OpenAI released a speech-to-text model called Whisper, and I decided that I wanted to use that to transcribe conversations on ham radio channels so that I could catch up on what’s been happening while my radio was turned off during the work day.
There are two major parts to this project: getting a live audio feed from a software-defined radio (SDR) tuned to a particular ham radio frequency, then feeding that audio feed into Whisper to do transcription. But first, the hardware:
(Image courtesy of KrakenRF Inc.)
I recently bought a Kraken SDR for a related project and I’ve been playing with it quite a bit. It’s basically 5 radios in a single device all tied together with a common clock signal. This allows you to locate the source of a radio signal in real-time, which is awesome, but more on that in a future post. Each of those radios is a pretty standard RTL-SDR so luckily there’s plenty of documentation and guidance out there on how to use it.
First, we need to create a virtual audio sink which will appear to the operating system as a microphone. We can do this with PulseAudio:
sudo pactl set-default-sink virtualsink
There’s an RTL-SDR software package that contains a program called rtl_fm
which can be used to demodulate an FM signal and turn it into a raw audio stream. There’s a program called ffmpeg
which is great for real-time transcoding of audio, which can be used to sample this raw audio and convert it into a format we can output to a virtual audio device.
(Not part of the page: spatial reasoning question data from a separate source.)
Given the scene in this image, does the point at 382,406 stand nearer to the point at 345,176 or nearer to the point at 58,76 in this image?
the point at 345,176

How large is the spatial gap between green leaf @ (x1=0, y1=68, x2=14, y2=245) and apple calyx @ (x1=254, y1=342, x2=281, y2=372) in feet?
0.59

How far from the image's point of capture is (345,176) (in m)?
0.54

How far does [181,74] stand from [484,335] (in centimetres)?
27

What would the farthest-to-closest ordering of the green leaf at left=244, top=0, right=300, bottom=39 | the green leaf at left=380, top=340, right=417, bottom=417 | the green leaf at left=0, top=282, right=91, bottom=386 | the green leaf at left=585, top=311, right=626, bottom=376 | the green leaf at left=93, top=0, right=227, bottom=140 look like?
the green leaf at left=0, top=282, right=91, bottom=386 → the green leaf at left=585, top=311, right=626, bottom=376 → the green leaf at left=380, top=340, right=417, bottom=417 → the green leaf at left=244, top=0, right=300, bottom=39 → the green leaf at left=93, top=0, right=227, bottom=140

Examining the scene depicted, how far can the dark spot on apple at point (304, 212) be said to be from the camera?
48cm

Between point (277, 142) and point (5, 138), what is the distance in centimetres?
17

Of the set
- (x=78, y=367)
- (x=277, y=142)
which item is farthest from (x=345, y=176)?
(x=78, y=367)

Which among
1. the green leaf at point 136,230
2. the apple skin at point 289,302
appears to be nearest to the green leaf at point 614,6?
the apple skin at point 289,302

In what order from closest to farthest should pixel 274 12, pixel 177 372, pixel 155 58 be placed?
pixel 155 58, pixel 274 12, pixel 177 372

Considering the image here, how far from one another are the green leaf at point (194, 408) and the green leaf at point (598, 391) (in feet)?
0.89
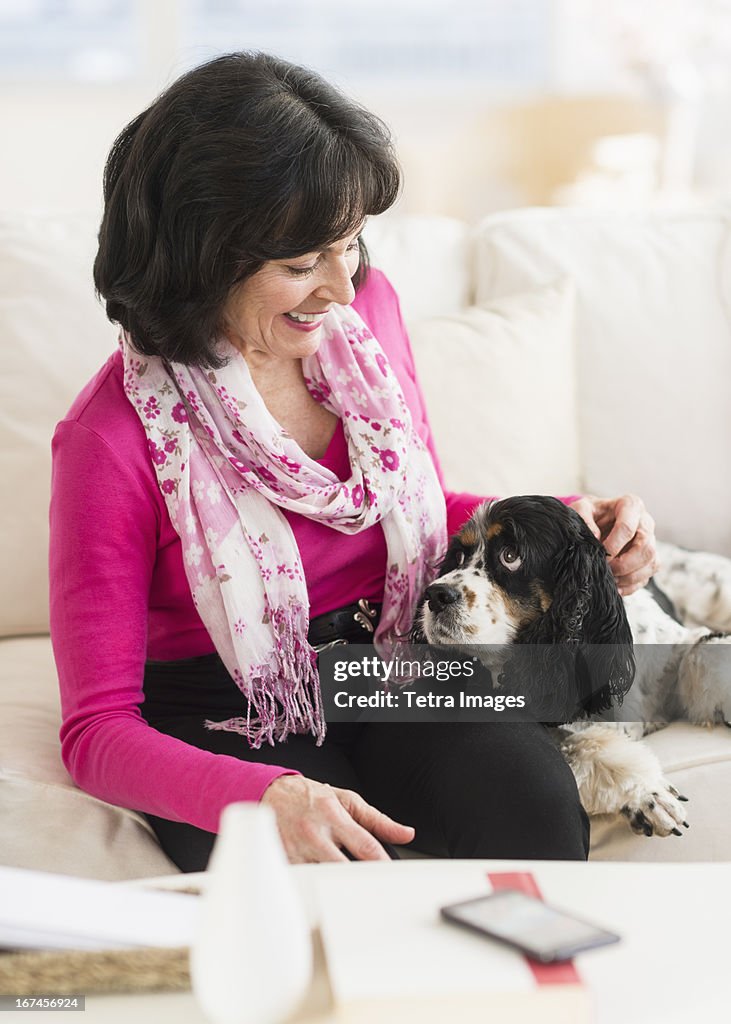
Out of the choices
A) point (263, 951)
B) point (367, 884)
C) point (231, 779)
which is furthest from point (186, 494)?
point (263, 951)

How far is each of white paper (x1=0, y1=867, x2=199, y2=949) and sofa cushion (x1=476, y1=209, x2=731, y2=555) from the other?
1.29 m

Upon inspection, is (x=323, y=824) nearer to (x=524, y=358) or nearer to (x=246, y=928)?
(x=246, y=928)

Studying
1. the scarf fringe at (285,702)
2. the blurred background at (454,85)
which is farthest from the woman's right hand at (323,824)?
the blurred background at (454,85)

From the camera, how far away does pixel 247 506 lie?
1403 mm

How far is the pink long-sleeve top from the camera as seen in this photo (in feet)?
3.88

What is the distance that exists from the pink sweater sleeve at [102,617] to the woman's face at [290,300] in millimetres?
229

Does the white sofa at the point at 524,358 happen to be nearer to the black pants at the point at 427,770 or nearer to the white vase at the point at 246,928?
the black pants at the point at 427,770

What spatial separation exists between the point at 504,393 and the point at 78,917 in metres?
1.27

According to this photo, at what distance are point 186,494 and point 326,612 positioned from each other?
262 millimetres

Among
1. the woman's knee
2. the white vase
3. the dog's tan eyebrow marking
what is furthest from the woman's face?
the white vase

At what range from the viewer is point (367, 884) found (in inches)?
34.9

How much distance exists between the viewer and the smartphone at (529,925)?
2.46ft

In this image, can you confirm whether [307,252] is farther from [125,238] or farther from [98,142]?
[98,142]

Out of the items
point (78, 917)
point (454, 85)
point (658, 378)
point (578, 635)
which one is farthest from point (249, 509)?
point (454, 85)
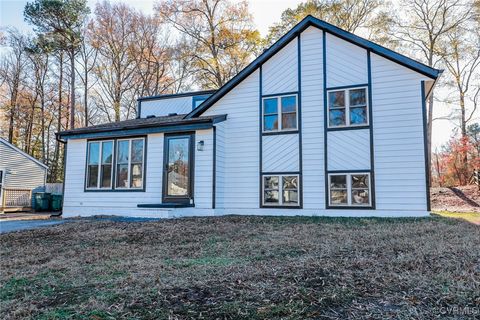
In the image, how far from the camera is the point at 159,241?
5676mm

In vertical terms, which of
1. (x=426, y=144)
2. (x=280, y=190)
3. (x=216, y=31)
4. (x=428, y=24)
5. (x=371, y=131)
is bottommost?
(x=280, y=190)

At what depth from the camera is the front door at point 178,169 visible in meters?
10.3

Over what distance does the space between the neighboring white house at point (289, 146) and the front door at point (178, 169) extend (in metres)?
0.03

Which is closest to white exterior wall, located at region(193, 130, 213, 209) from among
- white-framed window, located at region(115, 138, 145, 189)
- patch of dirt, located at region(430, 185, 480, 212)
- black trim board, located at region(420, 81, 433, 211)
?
white-framed window, located at region(115, 138, 145, 189)

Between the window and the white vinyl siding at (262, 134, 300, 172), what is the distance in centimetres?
414

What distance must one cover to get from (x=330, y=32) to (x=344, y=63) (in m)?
1.10

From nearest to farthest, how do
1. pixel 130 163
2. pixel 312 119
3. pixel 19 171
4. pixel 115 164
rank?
pixel 312 119
pixel 130 163
pixel 115 164
pixel 19 171

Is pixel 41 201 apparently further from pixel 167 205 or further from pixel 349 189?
pixel 349 189

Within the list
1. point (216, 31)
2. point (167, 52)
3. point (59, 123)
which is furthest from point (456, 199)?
point (59, 123)

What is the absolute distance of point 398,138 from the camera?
9.04 metres

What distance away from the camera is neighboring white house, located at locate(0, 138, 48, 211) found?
1826cm

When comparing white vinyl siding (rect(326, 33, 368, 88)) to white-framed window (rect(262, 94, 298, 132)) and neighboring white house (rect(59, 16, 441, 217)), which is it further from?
white-framed window (rect(262, 94, 298, 132))

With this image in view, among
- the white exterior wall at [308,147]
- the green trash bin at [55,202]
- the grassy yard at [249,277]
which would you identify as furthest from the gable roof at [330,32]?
the green trash bin at [55,202]

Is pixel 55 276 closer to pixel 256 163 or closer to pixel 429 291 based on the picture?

Lastly, there’s a program called pacat
from PulseAudio which will take an audio stream and output it to a virtual audio device.
Stringing these three commands together, we can create a virtual audio device which appears to the computer to be a microphone, but is really just the audio output from tuning our SDR to a particular frequency.
rtl_fm -d 1 -f 145.33M -s 192000 -M fm - |
ffmpeg -threads 12 -f s16le -ar 192000 -ac 1 -i - -f wav -ar 48000 - |
pacat --playback --device=virtualsink --rate=48000 --channels=1
There’s a lot to unpack here so I’ll go command by command:
rtl_fm
-d 1
chooses device with index 1 out of the 5 available radios
-f 145.33M
is the frequency to tune the radio to
-s 192000
sets the sample rate to 192000 samples per second
-M fm
sets the modulation type to frequency modulation (FM)
-
means to output to stdout
ffmpeg
-threads 12
parallelizes the transcoder across the 12 physical cores on this machine (this probably only needs a single thread, but oh well)
-f s16le
designates the input as a stream of signed 16-bit integers with little endian coding
-ar 192000
sets the audio sample rate to be 192000 samples per second
-ac 1
the number of audio channels (mono)
-i -
the input is stdin instead of a file
-f wav
the output audio encoding
-ar 48000
the output audio sample rate which matches what the virtual audio sink and Whisper are expecting
-
means once again we’re outputting to stdout
pacat
--playback
reading audio data and playing it back
--device=virtualsink
outputs audio to the virtual sink we created earlier
--rate=48000
matching the sample rate from ffmpeg
--channels=1
again, only a single channel
If everything goes well, you should see output like this:
size= 10902kB time=00:01:56.28 bitrate= 768.0kbits/s speed= 1x
The 1x
indicates that the sample rates match up and we’re transcoding in real-time.
Georgi Gerganov has created a fantastic port of Whisper called whisper.cpp, HUGE shoutout to him for this incredible work. The typical usage of this project is to take audio from a microphone or audio file and output it as text. In the last section we went to all that trouble to make a stream from a radio look like a microphone so that we could pipe it to Whisper. But first, we have to set it up and pick a model.
Building is pretty straightforward, standard C-based project with cmake
. Next, download a model. I chose the medium-sized english-only model but there are larger, more accurate ones available. This one takes a little less than 2GB in memory which isn’t too crazy.
./models/download-ggml-model.sh medium.en
Now it’s finally time to off the transcription. It’s pretty simple:
./stream -m models/ggml-medium.en.bin -t 6 \
--step 5000 --length 5000 -f 145_33mhz-`date +"%Y-%m-%d"`.txt
If all goes well, it’ll prompt you to “start speaking” (again, it thinks you’re using a microphone):
[Start speaking]
You should start seeing text emitted roughly every 5 seconds. I ended up modifying Whisper.cpp slightly to add timestamps at the start of each line which made it a bit easier to read/understand.
Unfortunately there’s a bug with how rtl_fm
handles squelch settings which means that we’re feeding a lot of static into Whisper when nobody’s talking. This means that most of the transcript contains things like this:
Privacy was a concern early on in planning this project but after consulting with a few different people I’ve gone ahead with it knowing that any ham radio transmissions exist in the public domain and there is no reasonable expectation of privacy. With this in mind, I don’t see any issue with storing these transcripts.